Given that X follows Uniform $[0,1]$ find the PDF of $Y=\text{log } X$
Calculate the distribution of $$Y:F(y) = P(Y<y)$$ In this case, we have $$F(y)=P(\log X<y)=P(X<e^y) =\int_0^{e^y}dt$$
Completing the calculating gives $$PDF=f(y)=e^y, 0<y<\infty$$
And this does not have area under the curve as $1$? In, fact, it will be infinite.
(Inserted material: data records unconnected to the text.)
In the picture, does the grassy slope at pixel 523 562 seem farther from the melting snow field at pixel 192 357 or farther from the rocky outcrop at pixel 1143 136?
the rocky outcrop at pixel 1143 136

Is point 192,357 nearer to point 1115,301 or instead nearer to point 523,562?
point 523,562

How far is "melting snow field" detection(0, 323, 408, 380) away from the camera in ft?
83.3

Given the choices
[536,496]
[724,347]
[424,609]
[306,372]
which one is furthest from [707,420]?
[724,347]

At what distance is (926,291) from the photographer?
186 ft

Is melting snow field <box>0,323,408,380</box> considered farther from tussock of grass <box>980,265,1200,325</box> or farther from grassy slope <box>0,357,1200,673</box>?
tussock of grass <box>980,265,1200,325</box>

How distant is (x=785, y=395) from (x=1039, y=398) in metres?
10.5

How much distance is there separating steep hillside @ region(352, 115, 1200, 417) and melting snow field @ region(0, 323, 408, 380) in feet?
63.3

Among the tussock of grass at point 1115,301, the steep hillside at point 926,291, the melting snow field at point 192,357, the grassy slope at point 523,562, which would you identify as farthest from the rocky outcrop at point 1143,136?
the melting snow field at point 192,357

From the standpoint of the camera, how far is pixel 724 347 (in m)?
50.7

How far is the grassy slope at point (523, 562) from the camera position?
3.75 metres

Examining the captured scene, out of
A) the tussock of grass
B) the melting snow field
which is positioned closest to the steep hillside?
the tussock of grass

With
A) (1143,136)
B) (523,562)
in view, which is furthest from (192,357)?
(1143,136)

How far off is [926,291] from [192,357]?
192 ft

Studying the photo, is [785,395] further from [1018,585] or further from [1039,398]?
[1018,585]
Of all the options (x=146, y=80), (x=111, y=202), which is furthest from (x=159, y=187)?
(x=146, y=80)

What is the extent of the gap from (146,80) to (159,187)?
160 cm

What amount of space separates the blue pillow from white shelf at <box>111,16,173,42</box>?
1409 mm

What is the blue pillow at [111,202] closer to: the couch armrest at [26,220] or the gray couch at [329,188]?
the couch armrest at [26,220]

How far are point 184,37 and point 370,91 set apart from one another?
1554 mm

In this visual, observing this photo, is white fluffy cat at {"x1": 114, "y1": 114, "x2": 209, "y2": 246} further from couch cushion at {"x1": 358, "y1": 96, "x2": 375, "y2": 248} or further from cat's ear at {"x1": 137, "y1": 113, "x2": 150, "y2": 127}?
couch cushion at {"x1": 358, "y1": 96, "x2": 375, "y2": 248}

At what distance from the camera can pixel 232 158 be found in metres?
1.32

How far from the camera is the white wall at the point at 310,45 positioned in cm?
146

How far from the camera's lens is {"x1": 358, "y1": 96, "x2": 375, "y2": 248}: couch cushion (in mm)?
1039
And when I do a transformation shouldn't the PDF already be normalized?
How do I resolve this?
Adding on to the other answer, the flaw in your reasoning lies at: "$\displaystyle P(X < e^y) = \int_0^{e^y}dt$". This is false, as the PDF of $X$ is not $\mathbf1_{\mathbb R_+}$, but $\mathbf 1_{[0,1]}$. The correct continuation would be, for $y\in \mathbb R$: $$ F(y) = P(\log X < y) = P(X < e^y) = \int_{-\infty}^{e^y}\mathbf 1_{[0,1]}dt = \int_0^{\min(e^y,1)}dt = \min(e^y,1).$$ Thus the PDF of $Y$ would be: $$g(y) = e^y, \, -\infty < y < 0.$$
Because $X<1$ almost surely, we have $Y<\log(1)=0$ almost surely. Thus, for positive $y$, we have $$ P(Y<y)=P(X<e^y)\ge P(X<1)=1 $$ The formula $P(Y<y)=e^y$ is only true when $y$ is not positive.